>>>>

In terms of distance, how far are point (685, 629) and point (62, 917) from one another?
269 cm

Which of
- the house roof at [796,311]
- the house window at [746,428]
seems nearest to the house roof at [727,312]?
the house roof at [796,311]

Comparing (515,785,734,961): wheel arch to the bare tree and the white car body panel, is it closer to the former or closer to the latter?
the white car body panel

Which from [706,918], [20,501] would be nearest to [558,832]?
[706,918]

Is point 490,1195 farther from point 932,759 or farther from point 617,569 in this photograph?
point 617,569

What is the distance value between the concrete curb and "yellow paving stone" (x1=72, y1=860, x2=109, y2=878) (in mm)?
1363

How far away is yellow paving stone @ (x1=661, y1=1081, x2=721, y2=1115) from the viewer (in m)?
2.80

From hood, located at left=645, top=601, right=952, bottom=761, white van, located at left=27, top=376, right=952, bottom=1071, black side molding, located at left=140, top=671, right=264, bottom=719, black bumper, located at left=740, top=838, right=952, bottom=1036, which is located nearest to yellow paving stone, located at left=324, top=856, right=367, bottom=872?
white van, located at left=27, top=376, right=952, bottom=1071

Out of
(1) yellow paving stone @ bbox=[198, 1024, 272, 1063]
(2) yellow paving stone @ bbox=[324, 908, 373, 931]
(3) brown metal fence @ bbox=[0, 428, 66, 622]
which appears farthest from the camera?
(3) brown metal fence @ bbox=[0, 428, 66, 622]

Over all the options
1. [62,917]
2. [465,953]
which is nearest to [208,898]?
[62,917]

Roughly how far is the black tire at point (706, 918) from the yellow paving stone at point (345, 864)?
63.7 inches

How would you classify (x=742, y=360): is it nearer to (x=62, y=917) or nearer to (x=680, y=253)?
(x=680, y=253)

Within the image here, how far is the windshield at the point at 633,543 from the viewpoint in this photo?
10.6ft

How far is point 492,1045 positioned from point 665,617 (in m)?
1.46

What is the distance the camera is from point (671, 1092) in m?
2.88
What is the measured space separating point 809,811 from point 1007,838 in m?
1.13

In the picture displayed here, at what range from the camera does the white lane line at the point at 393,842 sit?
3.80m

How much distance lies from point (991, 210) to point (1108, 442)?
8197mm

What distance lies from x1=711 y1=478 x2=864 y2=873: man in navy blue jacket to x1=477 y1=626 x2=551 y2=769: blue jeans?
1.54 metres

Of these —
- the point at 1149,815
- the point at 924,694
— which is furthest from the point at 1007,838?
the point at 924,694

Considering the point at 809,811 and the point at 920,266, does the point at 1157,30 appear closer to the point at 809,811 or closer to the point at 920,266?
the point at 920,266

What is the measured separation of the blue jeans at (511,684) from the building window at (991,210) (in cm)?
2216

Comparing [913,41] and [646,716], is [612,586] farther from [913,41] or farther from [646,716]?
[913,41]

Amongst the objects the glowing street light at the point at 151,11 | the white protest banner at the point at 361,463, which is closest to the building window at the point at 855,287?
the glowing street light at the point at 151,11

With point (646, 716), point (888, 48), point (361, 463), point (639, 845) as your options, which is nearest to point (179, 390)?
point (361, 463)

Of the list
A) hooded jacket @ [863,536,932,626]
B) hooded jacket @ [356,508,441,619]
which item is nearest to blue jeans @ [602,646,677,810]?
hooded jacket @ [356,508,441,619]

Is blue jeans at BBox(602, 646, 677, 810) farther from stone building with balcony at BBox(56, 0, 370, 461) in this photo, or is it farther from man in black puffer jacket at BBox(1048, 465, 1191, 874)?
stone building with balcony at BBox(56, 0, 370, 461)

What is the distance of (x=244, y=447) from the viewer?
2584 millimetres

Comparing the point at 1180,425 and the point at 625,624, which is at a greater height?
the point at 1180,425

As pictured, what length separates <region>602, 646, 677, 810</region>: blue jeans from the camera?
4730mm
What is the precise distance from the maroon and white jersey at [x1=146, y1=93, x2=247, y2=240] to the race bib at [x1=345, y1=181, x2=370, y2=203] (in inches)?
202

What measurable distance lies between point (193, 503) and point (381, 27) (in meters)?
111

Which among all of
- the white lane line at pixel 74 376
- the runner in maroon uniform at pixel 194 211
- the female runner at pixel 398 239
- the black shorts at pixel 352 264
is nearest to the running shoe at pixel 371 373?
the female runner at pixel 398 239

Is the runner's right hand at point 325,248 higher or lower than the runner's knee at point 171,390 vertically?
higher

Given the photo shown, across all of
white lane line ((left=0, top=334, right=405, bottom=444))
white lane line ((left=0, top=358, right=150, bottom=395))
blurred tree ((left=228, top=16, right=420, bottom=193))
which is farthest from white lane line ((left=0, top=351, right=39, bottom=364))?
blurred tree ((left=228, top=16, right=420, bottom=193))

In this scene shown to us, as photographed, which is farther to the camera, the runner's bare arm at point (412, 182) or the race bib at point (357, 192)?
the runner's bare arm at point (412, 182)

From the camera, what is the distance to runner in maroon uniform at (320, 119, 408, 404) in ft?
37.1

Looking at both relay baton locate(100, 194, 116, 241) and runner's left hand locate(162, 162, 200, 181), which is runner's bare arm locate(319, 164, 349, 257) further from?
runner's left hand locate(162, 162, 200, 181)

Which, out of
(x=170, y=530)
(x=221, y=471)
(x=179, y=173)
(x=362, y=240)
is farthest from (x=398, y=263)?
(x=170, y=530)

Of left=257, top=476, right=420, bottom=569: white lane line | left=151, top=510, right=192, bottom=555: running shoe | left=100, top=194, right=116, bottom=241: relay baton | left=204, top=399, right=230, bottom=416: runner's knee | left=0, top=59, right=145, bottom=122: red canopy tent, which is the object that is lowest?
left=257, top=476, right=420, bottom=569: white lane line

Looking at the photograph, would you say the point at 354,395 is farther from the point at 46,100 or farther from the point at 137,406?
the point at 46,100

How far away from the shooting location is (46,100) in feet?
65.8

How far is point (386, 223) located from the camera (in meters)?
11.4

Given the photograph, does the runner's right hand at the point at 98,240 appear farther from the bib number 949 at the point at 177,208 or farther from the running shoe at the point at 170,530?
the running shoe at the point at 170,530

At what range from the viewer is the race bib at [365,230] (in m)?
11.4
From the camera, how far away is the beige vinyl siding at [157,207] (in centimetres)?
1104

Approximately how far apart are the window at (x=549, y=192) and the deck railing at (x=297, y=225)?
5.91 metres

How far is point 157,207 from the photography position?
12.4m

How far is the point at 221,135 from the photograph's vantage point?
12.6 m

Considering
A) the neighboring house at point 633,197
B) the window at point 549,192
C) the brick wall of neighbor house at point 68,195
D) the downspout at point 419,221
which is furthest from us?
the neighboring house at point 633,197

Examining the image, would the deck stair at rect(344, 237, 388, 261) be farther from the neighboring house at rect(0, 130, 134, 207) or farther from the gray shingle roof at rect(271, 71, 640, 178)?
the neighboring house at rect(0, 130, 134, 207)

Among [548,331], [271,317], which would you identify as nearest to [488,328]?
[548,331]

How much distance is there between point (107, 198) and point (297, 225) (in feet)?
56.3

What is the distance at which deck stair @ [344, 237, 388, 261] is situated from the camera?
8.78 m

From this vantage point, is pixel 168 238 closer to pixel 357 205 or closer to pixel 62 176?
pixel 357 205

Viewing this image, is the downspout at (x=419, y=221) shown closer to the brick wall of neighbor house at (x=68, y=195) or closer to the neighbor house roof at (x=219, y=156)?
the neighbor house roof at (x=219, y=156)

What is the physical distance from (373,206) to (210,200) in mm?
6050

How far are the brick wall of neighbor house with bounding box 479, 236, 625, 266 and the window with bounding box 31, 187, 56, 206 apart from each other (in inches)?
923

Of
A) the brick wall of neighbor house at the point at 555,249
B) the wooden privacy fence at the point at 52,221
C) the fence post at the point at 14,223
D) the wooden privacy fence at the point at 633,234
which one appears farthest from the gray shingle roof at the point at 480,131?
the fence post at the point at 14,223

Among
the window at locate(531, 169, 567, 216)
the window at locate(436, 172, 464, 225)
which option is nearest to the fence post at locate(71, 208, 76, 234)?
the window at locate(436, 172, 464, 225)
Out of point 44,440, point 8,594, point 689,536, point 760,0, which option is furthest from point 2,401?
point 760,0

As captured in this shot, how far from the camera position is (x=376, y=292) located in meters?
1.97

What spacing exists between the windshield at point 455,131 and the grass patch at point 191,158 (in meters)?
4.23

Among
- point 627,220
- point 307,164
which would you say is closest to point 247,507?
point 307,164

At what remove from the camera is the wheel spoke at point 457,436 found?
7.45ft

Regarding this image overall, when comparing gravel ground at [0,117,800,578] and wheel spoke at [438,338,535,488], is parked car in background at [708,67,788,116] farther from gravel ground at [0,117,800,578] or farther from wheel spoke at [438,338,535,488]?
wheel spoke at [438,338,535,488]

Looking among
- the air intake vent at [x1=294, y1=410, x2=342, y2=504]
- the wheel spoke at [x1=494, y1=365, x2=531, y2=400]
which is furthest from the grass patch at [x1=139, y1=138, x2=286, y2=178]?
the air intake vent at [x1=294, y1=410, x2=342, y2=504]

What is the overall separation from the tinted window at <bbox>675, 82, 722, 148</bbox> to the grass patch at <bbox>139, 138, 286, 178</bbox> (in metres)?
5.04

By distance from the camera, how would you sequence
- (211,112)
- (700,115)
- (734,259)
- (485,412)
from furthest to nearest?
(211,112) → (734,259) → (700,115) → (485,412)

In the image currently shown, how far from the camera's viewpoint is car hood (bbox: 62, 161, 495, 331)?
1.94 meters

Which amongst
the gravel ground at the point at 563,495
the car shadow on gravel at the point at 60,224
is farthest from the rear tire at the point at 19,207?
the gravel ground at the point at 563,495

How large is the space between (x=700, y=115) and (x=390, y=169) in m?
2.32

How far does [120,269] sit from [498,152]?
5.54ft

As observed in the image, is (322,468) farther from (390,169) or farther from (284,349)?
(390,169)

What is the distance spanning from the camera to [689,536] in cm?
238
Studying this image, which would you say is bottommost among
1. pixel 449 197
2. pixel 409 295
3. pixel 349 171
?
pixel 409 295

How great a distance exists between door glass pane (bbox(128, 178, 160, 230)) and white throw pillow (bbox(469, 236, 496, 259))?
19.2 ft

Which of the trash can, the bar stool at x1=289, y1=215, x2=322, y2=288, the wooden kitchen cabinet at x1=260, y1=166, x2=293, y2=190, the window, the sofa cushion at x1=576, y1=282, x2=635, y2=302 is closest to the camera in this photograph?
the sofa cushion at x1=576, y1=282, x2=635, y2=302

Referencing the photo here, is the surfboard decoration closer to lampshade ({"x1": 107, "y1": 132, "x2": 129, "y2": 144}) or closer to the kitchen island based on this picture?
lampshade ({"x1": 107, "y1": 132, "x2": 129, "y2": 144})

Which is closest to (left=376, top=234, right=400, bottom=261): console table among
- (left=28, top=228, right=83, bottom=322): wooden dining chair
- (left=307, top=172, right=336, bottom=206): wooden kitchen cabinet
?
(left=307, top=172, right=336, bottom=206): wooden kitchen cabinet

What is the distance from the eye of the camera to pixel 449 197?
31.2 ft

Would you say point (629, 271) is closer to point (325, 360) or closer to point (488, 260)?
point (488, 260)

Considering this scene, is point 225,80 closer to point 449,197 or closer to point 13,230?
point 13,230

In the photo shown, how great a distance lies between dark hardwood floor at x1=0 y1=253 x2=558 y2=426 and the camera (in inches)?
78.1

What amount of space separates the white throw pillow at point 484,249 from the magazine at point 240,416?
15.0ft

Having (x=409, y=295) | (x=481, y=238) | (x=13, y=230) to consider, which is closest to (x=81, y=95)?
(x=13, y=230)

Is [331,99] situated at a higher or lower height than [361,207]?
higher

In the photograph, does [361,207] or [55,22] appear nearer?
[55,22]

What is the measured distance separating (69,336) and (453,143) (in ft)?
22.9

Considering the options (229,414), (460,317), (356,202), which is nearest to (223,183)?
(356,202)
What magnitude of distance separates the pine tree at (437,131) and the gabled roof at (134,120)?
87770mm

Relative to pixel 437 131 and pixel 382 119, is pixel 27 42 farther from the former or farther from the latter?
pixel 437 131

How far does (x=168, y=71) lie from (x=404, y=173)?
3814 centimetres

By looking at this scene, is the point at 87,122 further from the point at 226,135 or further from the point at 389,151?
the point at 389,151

<<<<

Task objective:
Print the items between the line holding "How far away is yellow" and the line holding "63.7 inches", inclusive, keeping every character as it appears.

Answer to the task:
How far away is yellow paving stone @ (x1=661, y1=1081, x2=721, y2=1115) from the viewer (in m)?
2.80

From hood, located at left=645, top=601, right=952, bottom=761, white van, located at left=27, top=376, right=952, bottom=1071, black side molding, located at left=140, top=671, right=264, bottom=719, black bumper, located at left=740, top=838, right=952, bottom=1036, which is located nearest to yellow paving stone, located at left=324, top=856, right=367, bottom=872?
white van, located at left=27, top=376, right=952, bottom=1071

Out of
(1) yellow paving stone @ bbox=[198, 1024, 272, 1063]
(2) yellow paving stone @ bbox=[324, 908, 373, 931]
(3) brown metal fence @ bbox=[0, 428, 66, 622]
which appears farthest from the camera?
(3) brown metal fence @ bbox=[0, 428, 66, 622]

Over all the options
1. [62,917]
2. [465,953]
which is nearest to [208,898]?
[62,917]

Roughly how far is the black tire at point (706, 918) from the yellow paving stone at point (345, 864)?
63.7 inches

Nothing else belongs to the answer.